CHENNAI: When most burial grounds are maintained like a park in Chennai, the Mullai Nagar burial ground in Vyasarpadi is a stark contrast. With a dysfunctional gas crematorium, no compound wall, no drinking water facility and overgrown bushes teeming with slithering snakes, it is a nightmare. The burial ground has apparently been closed down by the Chennai Corporation for burying bodies in land unsuitable for burials. “Chennai Corporation closed down the burial after it was found not suitable for burial. There is a lot of ground water seepage even at two feet deep, as the place is close to the Cooum,” said J K Ramesh, Ward 37 Councillor.
In August 2009, the Corporation constructed a modern gasifier based crematorium at the ground at a cost of Rs 60 lakh, but that has also closed down due to the repair of gasifier and people are burning bodies using wooden logs in the crematorium shed. “People who follow the ritual of burning bodies come here, or else they have to go to either Kodungaiyur, Perambur or Otteri burial grounds. But again, the majority of the neighbourhood comes here. Since there is no maintenance, people are going to the neighouring areas with great difficulty, “ said S A Deivamani, president of Artisan Colony Residents’ Welfare Association.

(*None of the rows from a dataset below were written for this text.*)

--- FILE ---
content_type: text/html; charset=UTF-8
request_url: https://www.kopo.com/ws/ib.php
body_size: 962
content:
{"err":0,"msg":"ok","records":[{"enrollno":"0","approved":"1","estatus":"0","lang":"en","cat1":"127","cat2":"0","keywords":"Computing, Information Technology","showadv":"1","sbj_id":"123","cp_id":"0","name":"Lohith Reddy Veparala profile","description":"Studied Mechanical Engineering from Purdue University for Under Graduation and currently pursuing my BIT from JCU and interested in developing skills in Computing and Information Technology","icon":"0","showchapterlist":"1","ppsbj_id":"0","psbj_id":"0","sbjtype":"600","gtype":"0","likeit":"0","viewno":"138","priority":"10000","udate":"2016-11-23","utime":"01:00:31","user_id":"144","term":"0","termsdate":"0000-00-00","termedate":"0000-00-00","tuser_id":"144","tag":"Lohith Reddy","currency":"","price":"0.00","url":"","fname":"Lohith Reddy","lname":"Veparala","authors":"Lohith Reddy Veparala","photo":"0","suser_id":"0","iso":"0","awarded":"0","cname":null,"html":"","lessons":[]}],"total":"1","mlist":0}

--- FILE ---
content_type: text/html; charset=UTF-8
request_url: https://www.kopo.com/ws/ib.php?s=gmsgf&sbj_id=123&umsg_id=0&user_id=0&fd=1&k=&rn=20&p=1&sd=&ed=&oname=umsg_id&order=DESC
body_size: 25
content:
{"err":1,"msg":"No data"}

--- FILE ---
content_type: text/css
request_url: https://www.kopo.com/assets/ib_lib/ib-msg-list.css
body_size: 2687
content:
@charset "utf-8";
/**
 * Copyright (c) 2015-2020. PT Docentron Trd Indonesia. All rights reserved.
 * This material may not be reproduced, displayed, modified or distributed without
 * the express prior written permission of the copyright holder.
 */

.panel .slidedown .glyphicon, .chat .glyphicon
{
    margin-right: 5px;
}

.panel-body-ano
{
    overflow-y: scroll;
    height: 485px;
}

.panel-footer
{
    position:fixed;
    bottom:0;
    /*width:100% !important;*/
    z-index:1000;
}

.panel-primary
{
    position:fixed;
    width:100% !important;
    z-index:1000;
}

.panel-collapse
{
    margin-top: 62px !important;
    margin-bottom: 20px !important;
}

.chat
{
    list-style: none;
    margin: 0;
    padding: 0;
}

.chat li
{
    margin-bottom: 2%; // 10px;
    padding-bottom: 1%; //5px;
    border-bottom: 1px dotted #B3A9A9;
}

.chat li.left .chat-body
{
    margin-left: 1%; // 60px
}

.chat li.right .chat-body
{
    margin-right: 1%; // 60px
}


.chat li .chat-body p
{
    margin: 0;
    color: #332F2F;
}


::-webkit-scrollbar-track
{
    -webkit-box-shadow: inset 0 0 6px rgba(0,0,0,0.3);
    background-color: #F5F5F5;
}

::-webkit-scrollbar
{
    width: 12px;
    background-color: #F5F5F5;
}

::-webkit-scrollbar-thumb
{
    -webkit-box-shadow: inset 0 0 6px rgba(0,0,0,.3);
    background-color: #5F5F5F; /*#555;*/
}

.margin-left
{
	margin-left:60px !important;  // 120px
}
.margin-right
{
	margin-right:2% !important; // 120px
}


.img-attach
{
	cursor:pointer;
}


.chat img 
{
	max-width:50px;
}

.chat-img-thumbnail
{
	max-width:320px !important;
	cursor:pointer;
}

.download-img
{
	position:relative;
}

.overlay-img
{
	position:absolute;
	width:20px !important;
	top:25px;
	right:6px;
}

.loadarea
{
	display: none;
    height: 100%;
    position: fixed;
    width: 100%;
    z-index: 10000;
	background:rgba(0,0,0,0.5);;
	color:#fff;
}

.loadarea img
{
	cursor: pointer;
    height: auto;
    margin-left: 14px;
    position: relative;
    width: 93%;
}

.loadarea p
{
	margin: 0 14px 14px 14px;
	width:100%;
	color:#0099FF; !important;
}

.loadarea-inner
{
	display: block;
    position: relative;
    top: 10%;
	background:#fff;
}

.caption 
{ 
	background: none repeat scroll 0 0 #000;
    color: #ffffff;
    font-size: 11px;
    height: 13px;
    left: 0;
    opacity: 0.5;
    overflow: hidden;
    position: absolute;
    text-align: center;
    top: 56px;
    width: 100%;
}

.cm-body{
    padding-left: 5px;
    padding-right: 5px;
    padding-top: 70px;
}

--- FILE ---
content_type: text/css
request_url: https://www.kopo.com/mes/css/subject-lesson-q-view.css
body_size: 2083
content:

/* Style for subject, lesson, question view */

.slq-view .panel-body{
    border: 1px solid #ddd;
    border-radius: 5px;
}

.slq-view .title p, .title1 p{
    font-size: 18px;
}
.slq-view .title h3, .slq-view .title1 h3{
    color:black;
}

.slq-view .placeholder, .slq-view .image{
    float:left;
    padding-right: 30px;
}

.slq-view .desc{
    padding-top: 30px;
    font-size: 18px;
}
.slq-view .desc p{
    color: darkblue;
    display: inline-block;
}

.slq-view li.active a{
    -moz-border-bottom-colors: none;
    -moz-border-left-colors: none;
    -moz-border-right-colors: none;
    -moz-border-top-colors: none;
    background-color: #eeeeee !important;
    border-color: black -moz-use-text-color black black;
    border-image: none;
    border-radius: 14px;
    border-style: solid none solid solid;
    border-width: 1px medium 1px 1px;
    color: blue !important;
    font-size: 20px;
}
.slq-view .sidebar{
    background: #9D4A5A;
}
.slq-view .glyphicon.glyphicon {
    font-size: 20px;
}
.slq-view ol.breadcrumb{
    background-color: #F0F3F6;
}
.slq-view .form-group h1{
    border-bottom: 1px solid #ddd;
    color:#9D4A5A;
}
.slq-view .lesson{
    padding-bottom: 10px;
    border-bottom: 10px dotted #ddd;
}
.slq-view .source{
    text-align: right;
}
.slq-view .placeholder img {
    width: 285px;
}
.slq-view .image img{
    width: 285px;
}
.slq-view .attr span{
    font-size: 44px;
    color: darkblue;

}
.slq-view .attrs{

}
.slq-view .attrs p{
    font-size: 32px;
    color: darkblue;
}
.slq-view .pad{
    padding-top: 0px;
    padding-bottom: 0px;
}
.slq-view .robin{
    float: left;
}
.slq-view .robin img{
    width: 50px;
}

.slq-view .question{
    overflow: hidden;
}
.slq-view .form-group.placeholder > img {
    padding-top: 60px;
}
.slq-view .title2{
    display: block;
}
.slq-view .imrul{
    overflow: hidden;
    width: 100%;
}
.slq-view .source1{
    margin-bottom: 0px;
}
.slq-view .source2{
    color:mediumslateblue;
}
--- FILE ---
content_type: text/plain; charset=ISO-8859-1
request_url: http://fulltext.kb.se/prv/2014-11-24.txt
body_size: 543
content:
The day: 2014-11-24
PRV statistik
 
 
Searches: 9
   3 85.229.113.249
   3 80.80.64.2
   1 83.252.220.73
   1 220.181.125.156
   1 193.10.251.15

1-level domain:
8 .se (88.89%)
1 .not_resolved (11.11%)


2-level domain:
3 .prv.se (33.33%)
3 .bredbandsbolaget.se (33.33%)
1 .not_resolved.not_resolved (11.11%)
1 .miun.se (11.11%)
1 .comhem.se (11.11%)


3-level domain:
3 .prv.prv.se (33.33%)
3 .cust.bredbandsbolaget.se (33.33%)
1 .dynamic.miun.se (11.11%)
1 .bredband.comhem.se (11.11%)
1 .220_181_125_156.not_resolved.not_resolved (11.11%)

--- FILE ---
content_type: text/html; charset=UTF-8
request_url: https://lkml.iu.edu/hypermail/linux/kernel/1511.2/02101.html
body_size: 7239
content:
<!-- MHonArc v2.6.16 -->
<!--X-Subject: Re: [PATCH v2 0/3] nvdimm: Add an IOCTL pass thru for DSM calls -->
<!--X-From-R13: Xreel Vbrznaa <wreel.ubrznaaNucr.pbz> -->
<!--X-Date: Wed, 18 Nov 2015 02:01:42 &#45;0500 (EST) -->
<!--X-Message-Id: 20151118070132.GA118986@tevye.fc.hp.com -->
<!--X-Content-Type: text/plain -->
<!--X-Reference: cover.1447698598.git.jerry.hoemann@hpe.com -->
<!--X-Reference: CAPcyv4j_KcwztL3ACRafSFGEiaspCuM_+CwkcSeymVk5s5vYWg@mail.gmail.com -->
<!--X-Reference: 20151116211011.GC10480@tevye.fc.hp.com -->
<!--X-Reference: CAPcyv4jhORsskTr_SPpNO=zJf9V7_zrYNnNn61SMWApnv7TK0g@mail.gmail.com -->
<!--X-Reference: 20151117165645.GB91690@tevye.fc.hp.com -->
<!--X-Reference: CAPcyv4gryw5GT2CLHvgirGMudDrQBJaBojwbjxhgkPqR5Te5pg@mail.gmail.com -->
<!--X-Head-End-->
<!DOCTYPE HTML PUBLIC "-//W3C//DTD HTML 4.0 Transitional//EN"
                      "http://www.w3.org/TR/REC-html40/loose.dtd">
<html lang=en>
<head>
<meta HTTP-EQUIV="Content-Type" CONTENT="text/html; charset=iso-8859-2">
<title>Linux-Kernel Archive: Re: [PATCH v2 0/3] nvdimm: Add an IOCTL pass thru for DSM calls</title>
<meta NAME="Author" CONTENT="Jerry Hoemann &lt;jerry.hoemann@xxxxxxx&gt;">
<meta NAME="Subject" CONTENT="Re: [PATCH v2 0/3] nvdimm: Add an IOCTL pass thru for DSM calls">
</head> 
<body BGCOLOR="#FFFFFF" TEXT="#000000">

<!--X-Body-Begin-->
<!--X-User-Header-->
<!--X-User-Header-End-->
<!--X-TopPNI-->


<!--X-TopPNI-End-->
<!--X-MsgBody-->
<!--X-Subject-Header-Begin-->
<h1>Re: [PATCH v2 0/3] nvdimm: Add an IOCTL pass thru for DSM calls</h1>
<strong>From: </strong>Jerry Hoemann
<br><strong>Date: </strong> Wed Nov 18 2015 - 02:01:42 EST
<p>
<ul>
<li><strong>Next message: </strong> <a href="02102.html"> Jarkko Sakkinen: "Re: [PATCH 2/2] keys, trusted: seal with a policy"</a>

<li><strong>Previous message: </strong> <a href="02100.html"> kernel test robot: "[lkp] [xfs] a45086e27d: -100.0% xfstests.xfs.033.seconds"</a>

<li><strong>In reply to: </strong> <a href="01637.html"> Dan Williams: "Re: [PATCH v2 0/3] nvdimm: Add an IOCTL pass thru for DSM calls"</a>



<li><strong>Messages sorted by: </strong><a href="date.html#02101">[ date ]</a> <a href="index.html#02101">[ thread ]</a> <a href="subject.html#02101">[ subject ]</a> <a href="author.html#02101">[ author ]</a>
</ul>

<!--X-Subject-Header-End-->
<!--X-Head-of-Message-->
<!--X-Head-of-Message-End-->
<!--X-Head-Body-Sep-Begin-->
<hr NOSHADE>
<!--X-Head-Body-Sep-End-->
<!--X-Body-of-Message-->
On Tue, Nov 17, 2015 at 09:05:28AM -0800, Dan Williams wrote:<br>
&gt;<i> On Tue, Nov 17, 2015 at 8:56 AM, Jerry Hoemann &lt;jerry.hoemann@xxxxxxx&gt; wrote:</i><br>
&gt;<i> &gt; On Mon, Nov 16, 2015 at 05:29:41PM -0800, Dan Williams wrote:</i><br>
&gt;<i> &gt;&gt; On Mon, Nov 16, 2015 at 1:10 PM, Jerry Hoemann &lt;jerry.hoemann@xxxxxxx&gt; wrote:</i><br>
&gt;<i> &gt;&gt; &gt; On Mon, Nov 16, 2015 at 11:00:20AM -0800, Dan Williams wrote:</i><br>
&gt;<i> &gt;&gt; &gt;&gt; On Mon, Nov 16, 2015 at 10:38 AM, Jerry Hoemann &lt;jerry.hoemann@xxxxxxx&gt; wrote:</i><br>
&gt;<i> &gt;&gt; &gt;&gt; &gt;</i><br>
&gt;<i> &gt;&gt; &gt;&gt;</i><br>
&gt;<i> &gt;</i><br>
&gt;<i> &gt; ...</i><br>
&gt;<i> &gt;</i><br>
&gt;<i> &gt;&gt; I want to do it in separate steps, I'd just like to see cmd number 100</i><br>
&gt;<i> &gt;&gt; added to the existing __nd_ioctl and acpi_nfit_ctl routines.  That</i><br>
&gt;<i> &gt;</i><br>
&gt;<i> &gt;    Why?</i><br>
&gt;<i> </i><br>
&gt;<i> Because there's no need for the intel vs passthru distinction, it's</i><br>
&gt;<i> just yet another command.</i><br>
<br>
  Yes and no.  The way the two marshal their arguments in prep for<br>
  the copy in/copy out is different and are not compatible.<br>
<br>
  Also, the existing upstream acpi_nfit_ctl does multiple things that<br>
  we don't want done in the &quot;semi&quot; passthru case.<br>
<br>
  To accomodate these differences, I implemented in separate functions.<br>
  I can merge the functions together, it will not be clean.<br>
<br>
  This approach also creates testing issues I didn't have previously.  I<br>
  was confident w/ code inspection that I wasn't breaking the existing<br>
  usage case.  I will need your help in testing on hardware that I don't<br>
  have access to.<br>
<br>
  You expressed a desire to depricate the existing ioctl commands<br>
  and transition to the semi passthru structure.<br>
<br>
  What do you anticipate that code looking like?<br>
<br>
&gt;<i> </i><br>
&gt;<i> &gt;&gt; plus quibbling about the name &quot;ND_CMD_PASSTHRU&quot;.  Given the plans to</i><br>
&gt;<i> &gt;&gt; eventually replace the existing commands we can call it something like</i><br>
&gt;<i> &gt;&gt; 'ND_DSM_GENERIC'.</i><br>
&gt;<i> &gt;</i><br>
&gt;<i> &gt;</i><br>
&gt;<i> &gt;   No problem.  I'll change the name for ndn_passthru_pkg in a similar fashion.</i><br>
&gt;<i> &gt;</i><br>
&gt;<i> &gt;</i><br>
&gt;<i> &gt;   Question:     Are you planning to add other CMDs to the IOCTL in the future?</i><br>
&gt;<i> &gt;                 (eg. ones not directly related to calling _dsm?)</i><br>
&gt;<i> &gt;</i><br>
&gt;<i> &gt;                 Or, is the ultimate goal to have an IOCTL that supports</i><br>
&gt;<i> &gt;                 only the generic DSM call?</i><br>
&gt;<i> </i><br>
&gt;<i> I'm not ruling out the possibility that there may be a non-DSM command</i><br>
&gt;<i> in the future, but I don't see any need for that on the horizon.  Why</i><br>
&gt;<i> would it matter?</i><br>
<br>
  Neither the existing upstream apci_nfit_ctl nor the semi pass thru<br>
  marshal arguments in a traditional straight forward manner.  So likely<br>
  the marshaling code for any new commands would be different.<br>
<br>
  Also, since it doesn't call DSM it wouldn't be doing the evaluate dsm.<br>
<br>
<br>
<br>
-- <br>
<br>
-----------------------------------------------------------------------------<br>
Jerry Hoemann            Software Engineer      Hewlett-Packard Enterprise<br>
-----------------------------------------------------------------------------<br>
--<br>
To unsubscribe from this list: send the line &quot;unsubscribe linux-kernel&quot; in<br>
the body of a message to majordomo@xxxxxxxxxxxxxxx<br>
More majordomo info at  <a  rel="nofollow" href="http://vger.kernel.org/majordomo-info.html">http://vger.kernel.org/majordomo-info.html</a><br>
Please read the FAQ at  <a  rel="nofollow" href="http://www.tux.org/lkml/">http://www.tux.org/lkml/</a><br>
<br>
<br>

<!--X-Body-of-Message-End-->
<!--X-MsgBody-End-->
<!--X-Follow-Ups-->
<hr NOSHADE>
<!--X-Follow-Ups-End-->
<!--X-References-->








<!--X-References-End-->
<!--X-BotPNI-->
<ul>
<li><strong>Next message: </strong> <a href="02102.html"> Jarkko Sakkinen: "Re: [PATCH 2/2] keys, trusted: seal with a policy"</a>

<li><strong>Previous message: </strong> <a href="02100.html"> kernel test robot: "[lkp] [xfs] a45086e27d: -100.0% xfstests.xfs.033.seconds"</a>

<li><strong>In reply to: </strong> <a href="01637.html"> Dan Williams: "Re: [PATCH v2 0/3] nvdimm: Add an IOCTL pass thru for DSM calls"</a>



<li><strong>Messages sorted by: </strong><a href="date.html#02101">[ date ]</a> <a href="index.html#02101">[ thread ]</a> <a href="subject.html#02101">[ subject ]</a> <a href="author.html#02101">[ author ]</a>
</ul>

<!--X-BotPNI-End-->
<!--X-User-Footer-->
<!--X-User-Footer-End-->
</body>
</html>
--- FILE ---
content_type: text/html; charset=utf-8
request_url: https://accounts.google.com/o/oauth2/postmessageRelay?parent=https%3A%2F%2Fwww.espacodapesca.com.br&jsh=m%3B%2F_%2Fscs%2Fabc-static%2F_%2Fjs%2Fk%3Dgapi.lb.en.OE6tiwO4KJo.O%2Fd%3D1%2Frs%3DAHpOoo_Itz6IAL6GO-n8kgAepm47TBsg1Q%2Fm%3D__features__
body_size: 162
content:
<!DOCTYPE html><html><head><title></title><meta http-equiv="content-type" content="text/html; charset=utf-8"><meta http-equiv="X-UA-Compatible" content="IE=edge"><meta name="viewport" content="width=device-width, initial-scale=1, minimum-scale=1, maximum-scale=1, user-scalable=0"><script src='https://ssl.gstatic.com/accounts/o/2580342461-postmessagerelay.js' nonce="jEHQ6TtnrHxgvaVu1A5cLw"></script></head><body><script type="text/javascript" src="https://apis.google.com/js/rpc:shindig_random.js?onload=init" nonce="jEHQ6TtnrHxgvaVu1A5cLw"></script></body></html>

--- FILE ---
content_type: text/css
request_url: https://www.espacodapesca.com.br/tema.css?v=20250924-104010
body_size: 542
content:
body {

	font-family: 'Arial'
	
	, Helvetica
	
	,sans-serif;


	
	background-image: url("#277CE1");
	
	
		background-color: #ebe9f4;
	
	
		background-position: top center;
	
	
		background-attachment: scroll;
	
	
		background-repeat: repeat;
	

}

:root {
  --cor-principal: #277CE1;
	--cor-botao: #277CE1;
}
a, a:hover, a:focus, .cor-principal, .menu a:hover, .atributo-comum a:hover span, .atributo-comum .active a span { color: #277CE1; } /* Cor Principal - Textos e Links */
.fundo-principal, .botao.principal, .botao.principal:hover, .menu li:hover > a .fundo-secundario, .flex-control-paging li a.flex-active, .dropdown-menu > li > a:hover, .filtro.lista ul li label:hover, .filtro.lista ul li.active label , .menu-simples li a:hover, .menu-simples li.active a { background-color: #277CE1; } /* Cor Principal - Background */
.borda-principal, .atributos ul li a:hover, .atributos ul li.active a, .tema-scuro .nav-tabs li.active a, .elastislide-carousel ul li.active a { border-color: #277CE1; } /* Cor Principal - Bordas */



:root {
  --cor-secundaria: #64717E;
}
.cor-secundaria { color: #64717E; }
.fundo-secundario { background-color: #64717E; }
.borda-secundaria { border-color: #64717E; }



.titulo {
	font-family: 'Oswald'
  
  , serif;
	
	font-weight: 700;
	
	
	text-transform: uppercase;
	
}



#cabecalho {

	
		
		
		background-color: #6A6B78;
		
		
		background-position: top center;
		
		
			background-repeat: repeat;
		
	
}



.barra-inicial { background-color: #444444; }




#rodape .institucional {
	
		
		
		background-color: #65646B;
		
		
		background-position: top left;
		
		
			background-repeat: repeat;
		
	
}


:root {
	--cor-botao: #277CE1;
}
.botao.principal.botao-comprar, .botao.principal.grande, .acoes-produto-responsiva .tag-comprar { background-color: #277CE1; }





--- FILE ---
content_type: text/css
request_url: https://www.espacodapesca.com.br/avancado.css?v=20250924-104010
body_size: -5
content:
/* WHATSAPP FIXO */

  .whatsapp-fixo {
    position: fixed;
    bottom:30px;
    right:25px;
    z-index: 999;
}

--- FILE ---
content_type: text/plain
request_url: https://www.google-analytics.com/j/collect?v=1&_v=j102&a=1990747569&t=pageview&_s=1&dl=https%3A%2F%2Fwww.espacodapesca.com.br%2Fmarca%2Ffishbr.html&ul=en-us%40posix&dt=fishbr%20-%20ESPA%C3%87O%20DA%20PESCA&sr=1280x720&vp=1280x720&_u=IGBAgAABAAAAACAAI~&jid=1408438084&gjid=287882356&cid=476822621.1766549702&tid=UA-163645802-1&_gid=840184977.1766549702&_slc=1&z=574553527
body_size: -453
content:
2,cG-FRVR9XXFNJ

The place is filled with bushes and only 10 per cent is left for usage in the one acre property. With no compound wall around it, it’s almost as if it’s free entry for tipplers and also people who want to defecate. “Tamil Nadu Slum Clearance Board shifted a group of people from another part of Vyasarpadi here temporarily. They are living in make shift houses, opposite to the burial ground. Though they are provided with toilets at the site, people who hesistate to take those extra steps are using this as a place to attend nature’s calls,” alleged Deivamani.
“I have placed a proposal with the Chennai Corporation three years ago, but things are yet to move. Gasifier is under repair and it will be attended to soon. But for other facilities, only senior officials have to take steps,” said Ramesh. A person at the burial ground said that snakes slithering across the burial ground were an added hazard. When CE team visited the place twice during office hours, there was no sight of the Corporation staff to attend to the people and give clearance or finish the formalities before cremating bodies. Speaking to CE, Dr M Jagadeesan, Chief Health Officer, Chennai Corporation, said,”I will have a look at the site sometime in the coming days and check on it,” he added.